The miRNA content of bone marrow-derived extracellular vesicles contributes to protein pathway alterations involved in ionising radiation-induced bystander responses.

Int. J. Mol. Sci. 24:25 (2023)
DOI PMC
Creative Commons Lizenzvertrag
Open Access Gold as soon as Publ. Version/Full Text is submitted to ZB.

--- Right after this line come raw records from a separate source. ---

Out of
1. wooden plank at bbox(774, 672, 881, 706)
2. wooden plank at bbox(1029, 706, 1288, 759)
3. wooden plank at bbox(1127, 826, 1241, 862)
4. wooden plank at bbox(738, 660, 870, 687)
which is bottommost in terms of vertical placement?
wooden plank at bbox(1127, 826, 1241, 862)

Extracellular vesicles (EVs), through their cargo, are important mediators of bystander responses in the irradiated bone marrow (BM). MiRNAs carried by EVs can potentially alter cellular pathways in EV-recipient cells by regulating their protein content. Using the CBA/Ca mouse model, we characterised the miRNA content of BM-derived EVs from mice irradiated with 0.1 Gy or 3 Gy using an nCounter analysis system. We also analysed proteomic changes in BM cells either directly irradiated or treated with EVs derived from the BM of irradiated mice. Our aim was to identify key cellular processes in the EV-acceptor cells regulated by miRNAs. The irradiation of BM cells with 0.1 Gy led to protein alterations involved in oxidative stress and immune and inflammatory processes. Oxidative stress-related pathways were also present in BM cells treated with EVs isolated from 0.1 Gy-irradiated mice, indicating the propagation of oxidative stress in a bystander manner. The irradiation of BM cells with 3 Gy led to protein pathway alterations involved in the DNA damage response, metabolism, cell death and immune and inflammatory processes. The majority of these pathways were also altered in BM cells treated with EVs from mice irradiated with 3 Gy. Certain pathways (cell cycle, acute and chronic myeloid leukaemia) regulated by miRNAs differentially expressed in EVs isolated from mice irradiated with 3 Gy overlapped with protein pathway alterations in BM cells treated with 3 Gy EVs. Six miRNAs were involved in these common pathways interacting with 11 proteins, suggesting the involvement of miRNAs in the EV-mediated bystander processes. In conclusion, we characterised proteomic changes in directly irradiated and EV-treated BM cells, identified processes transmitted in a bystander manner and suggested miRNA and protein candidates potentially involved in the regulation of these bystander processes.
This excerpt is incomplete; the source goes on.